A Curious Case Study in KGS Ranks

RBerenguel · **#21**

Polama wrote:

RBerenguel wrote:

Can't this just be explained by history inertia? It may be statistically relevant, but the KGS ranking system (IIRC, it's been a while since I checked it) it's almost a predictor-corrector system (sorry for the term, this is used in numerical analysis, for example): it will heavily rely on history to predict the rank, probably correcting after more data points are available. Sure, a huge losing streak is significant, and current, but the historical weight says otherwise, and dampens the current "error"

The algorithm's choice can be explained by history inertia. But the actual performance can't be. If you view a rank as a fixed, static thing and you hit a 200 loss streak the best you can do is throw your hands up and say "that was weird!" and adjust your prediction down slightly. But this streak clearly demonstrates that this account's ability is not static, that the previous 17,000 games are no longer particularly meaningful. When we're at 10^-40 probability, it's significantly more likely that, say, the person suffered extreme head trauma then that they're having a bad day.

The model may work better with humans. But this case is a demonstration that at extreme numbers of games it can no longer respond to absurdly strong signals of a change in rank.

Now, it may be that there's an explicit time mechanism, and that if this account were let to run for a month it would eventually plummet rapidly to 30 kyu. That would be sensible, because the most likely case seems to be that somebody else logged into this account today. You'd want measures from multiple days to be certain. But if we're just looking at game results, the effect should definitely be way, way, way stronger.

I assume the 6 month history is log or 1/exp weighted, so that the first game used barely signals anything. So I guess after 3-4 days of losing everything, the rank may start plummeting, faster and faster (since as soon as you start losing to lower ranked players the rank will fall faster.) The weights used, history timings and other artifacts essentially determine the volatility of rank within the system, but from what I saw of the formula (as I say, it was a looong time ago since I checked it), it's essentially as easy to go up as it is to go down (as Mef explains with "low 4d" "high 4d" numbers in one of the linked threads.)

### YOUR TASKS
a) Answer these questions from the forum thread on KGS ranks:
(i) Which term from numerical analysis does RBerenguel use for the KGS ranking system?
(ii) How many previous games does Polama say are no longer particularly meaningful?
(iii) How long a history does RBerenguel assume is log or 1/exp weighted?
b) Go on with the forum thread on KGS ranks, starting after its final sentence.
The material that follows this thread is separate from it.

### SUPPLIED RECORDS
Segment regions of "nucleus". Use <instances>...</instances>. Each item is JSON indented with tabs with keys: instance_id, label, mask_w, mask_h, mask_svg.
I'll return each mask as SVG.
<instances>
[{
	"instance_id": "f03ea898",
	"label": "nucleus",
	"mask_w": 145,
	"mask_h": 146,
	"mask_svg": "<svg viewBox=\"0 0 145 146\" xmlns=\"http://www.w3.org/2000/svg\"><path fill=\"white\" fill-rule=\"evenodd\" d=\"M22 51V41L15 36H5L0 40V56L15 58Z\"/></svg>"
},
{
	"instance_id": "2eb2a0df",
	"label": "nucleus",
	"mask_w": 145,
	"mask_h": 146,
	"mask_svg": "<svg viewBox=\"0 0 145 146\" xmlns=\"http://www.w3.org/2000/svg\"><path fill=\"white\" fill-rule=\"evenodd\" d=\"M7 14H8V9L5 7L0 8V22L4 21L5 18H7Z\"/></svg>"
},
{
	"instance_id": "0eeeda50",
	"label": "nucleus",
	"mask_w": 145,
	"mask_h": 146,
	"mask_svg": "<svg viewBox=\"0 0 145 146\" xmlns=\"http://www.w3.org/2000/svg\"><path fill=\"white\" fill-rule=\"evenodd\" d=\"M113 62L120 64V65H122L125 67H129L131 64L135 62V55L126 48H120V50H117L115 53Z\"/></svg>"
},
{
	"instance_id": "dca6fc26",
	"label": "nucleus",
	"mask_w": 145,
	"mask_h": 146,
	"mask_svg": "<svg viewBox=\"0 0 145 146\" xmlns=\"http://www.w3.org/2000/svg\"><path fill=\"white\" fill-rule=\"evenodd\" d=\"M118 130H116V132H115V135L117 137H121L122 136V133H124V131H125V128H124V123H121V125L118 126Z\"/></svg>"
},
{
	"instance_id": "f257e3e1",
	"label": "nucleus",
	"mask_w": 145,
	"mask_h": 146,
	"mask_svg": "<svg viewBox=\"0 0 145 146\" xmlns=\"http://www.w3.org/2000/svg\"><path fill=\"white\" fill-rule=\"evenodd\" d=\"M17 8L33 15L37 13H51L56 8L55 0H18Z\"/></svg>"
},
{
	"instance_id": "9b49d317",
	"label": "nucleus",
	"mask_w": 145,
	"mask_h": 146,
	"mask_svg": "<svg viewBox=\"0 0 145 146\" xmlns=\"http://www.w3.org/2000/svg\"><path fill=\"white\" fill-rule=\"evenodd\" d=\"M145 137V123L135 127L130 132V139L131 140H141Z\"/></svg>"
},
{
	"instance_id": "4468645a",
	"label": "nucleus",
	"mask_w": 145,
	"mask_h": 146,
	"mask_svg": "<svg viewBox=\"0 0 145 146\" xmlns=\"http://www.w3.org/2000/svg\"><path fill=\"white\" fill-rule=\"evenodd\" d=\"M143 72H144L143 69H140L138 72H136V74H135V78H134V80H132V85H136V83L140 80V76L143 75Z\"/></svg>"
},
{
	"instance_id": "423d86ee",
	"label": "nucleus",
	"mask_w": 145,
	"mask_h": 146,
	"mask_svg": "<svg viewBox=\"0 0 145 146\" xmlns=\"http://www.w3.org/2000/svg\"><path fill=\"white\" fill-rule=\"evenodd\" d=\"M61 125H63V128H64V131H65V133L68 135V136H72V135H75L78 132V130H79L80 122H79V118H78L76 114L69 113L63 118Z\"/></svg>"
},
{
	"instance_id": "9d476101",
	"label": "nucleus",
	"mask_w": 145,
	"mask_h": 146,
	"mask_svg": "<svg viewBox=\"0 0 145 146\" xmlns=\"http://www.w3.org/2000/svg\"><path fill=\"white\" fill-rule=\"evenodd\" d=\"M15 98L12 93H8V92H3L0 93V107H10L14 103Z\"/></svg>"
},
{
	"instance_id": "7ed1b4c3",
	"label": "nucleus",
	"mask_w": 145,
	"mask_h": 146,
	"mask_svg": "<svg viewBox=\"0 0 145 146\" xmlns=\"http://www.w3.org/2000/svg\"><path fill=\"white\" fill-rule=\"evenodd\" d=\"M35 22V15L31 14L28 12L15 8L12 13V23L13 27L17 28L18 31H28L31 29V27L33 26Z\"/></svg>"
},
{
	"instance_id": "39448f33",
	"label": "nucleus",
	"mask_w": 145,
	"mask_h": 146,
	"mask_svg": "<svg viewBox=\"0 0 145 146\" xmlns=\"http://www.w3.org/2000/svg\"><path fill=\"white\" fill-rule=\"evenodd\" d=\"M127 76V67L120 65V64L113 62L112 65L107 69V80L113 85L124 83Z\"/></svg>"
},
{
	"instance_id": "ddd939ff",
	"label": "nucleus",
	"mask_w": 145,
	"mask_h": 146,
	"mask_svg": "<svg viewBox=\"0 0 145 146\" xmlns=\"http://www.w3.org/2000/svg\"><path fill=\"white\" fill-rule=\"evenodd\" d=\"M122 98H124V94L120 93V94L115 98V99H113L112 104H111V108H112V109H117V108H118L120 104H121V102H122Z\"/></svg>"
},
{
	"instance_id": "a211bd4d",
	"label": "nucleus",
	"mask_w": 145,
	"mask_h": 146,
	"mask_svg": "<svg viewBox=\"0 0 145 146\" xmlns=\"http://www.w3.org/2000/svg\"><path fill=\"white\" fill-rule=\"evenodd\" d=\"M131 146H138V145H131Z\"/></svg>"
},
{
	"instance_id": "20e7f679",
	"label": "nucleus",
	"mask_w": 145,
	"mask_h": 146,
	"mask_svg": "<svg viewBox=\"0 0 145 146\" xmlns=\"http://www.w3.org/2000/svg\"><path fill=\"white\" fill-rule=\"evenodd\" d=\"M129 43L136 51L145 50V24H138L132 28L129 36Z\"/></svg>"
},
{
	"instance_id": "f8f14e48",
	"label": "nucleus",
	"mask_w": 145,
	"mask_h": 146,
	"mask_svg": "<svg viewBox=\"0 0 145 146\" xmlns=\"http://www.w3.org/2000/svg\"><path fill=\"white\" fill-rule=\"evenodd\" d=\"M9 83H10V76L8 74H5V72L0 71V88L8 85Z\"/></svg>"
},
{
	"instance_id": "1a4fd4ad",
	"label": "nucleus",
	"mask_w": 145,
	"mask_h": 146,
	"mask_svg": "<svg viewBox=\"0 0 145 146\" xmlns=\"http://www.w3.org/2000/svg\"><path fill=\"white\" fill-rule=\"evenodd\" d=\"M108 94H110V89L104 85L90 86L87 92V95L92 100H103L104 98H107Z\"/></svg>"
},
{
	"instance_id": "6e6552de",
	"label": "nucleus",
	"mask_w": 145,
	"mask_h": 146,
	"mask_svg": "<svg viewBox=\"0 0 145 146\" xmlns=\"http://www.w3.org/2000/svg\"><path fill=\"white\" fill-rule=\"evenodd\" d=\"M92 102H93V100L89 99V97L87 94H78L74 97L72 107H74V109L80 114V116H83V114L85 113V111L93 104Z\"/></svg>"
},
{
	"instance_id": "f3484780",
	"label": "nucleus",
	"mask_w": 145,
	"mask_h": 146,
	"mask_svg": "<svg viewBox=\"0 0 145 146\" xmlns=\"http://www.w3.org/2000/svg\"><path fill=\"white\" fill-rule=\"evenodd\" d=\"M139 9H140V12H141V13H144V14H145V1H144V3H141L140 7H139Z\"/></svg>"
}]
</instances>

### SOLVED TASKS
a)
(i) A predictor-corrector system.
(ii) 17,000 games.
(iii) Six months.

b)
Pippen · **#22**

Mef wrote:

KGS's rating system aims to provide the most accurate rank it can with all data available. It aims to do the best job of predicting the probable outcome between any two players and any handicap (though in practice it only accepts feedback from games H6 or less).

Tygem's rating system does not make any predictions. It does not handle handicap games. It does not make any attempt to ensure proper rank spacing. It suffers from large amounts of noise being introduced by players setting their own ranks. Under an ideal set of assumptions (all ranks properly spaced, all players properly ranked, etc) you still expect to spend 30% of your time at the wrong rank. Tygem's rating system has a place in the go world and many people find it fun. Accurately assessing your go strength and comparing yourself on a fixed scale to a pool of larger players isn't it.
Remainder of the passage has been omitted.